__Lavoro richiesto__. Nel brano sulle due donne alla Ca' d'Oro, riportato più avanti, c'è la frase «È compiaciuta, soddisfatta, certa del suo fascino, pronta a dare per avere, senza ipocrisia.»: rendila in inglese.

Dunque ora entrano alla Ca’ d’Oro due prostitute? Due donne di mondo? Vengono da scuole ed epoche lontane e alloggiano in una stessa casa, nel centro Italia. Ne ho avvertito la consonanza.
Due donne giovani, assorte nei loro pensieri, con il capo lievemente reclinato. L’una è il prototipo della prostituta, la Maddalena, tiene in una mano un vaso con gli unguenti per carezzare il corpo di Cristo in un estremo rito di amore prima che di pietà; ma guarda il suo vaso come fosse un’urna con le ceneri dell’amato. In quel dialogo con ciò che resta di lui, nulla manca, e per questa concentrazione possiamo dire che la tavola dipinta non è tagliata e la misura della donna è perfettamente inquadrata nello spazio che il pittore ha immaginato con l’apertura verso un cielo illimitato «a strati densi e pur tenui, dal bigio al viola all'ocra leggero».
L’altra giovane donna, elegante, ben truccata, indossa una tunica leggera con due spalline e sopra uno scialle a larghi fiorami turchini su un fondo bianco; tiene le braccia consorte, e ci fissa con intenzione, con determinazione. È compiaciuta, soddisfatta, certa del suo fascino, pronta a dare per avere, senza ipocrisia. Ecco ora le due donne alla Ca’ d’Oro poco lontano dal dolente e gaudente Sebastiano che, nell’estremo supplizio, ci ricorda che Nihil nisi divinum æternum; coetera fumus. Non ne sembrano convinte le due giovani che hanno iniziato a occupare il loro spazio nella bella casa.

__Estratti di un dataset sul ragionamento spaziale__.

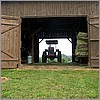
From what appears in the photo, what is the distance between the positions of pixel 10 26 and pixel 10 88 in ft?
20.7

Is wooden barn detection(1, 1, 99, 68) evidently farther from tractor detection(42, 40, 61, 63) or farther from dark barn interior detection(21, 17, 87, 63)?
tractor detection(42, 40, 61, 63)


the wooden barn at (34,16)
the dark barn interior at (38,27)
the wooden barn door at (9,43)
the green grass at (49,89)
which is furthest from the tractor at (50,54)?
the green grass at (49,89)

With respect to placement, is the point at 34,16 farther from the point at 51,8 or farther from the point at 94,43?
the point at 94,43

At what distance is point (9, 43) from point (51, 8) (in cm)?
277

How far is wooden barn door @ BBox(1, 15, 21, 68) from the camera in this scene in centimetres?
1320

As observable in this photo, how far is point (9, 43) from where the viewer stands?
43.5ft

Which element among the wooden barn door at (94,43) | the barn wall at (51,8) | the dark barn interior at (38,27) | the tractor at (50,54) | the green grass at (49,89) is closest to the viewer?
the green grass at (49,89)

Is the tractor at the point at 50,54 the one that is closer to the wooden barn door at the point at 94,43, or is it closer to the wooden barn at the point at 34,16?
the wooden barn at the point at 34,16

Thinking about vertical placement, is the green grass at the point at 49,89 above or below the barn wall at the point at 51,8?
below

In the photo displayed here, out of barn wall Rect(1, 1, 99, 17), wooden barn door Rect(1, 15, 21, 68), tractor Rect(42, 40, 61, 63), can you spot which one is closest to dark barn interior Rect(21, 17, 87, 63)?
tractor Rect(42, 40, 61, 63)

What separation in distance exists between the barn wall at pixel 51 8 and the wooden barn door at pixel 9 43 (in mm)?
657

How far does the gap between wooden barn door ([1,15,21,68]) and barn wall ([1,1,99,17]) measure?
657mm

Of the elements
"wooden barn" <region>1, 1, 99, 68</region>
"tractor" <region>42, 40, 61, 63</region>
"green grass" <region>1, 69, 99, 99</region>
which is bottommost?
"green grass" <region>1, 69, 99, 99</region>

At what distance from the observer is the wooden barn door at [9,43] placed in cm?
1320
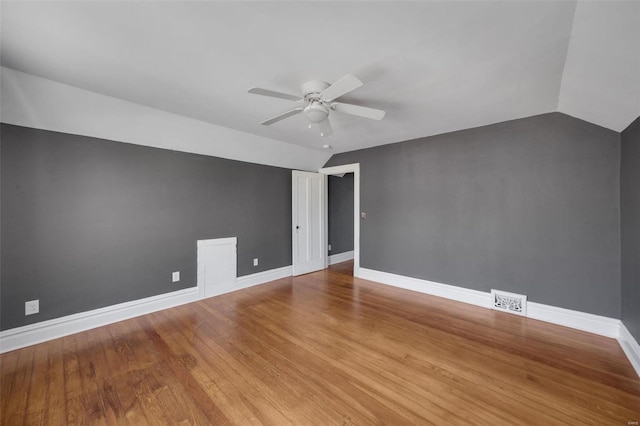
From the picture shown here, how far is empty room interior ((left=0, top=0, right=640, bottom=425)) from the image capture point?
156 centimetres

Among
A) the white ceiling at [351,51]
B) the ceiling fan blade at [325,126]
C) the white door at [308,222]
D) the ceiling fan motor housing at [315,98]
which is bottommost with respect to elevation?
the white door at [308,222]

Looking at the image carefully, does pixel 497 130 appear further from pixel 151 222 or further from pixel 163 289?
pixel 163 289

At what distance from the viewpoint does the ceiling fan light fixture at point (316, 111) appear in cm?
218

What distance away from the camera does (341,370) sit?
200 centimetres

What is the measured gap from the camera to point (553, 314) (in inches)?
110

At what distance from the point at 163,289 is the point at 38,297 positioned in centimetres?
111

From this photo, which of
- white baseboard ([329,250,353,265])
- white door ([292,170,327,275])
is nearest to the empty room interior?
white door ([292,170,327,275])

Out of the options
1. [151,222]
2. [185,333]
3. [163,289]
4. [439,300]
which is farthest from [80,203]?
[439,300]

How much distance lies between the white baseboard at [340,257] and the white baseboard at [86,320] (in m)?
3.12

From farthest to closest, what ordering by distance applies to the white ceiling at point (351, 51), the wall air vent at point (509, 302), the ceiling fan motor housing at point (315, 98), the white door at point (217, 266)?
the white door at point (217, 266) < the wall air vent at point (509, 302) < the ceiling fan motor housing at point (315, 98) < the white ceiling at point (351, 51)

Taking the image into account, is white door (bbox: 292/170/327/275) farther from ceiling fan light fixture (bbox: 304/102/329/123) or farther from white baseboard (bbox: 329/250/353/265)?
ceiling fan light fixture (bbox: 304/102/329/123)

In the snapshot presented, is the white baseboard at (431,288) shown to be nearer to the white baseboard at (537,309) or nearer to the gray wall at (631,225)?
the white baseboard at (537,309)

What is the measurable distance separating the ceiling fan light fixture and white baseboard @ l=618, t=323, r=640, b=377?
3315 mm

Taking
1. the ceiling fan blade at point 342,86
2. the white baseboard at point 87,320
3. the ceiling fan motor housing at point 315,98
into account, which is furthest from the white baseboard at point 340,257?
the ceiling fan blade at point 342,86
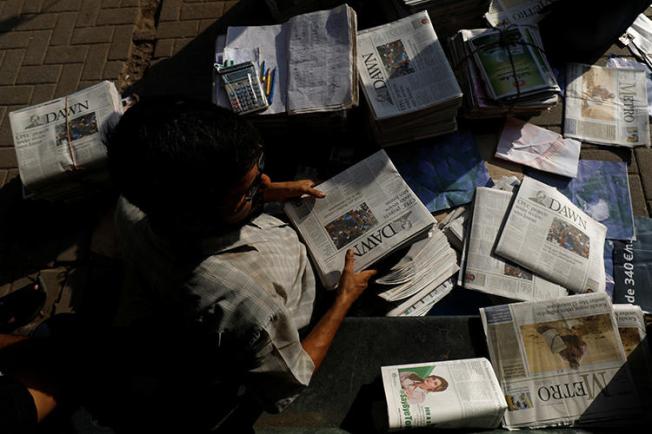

__Soluzione del problema__. She is pleased, satisfied, sure of her charm, ready to give in order to receive, without hypocrisy.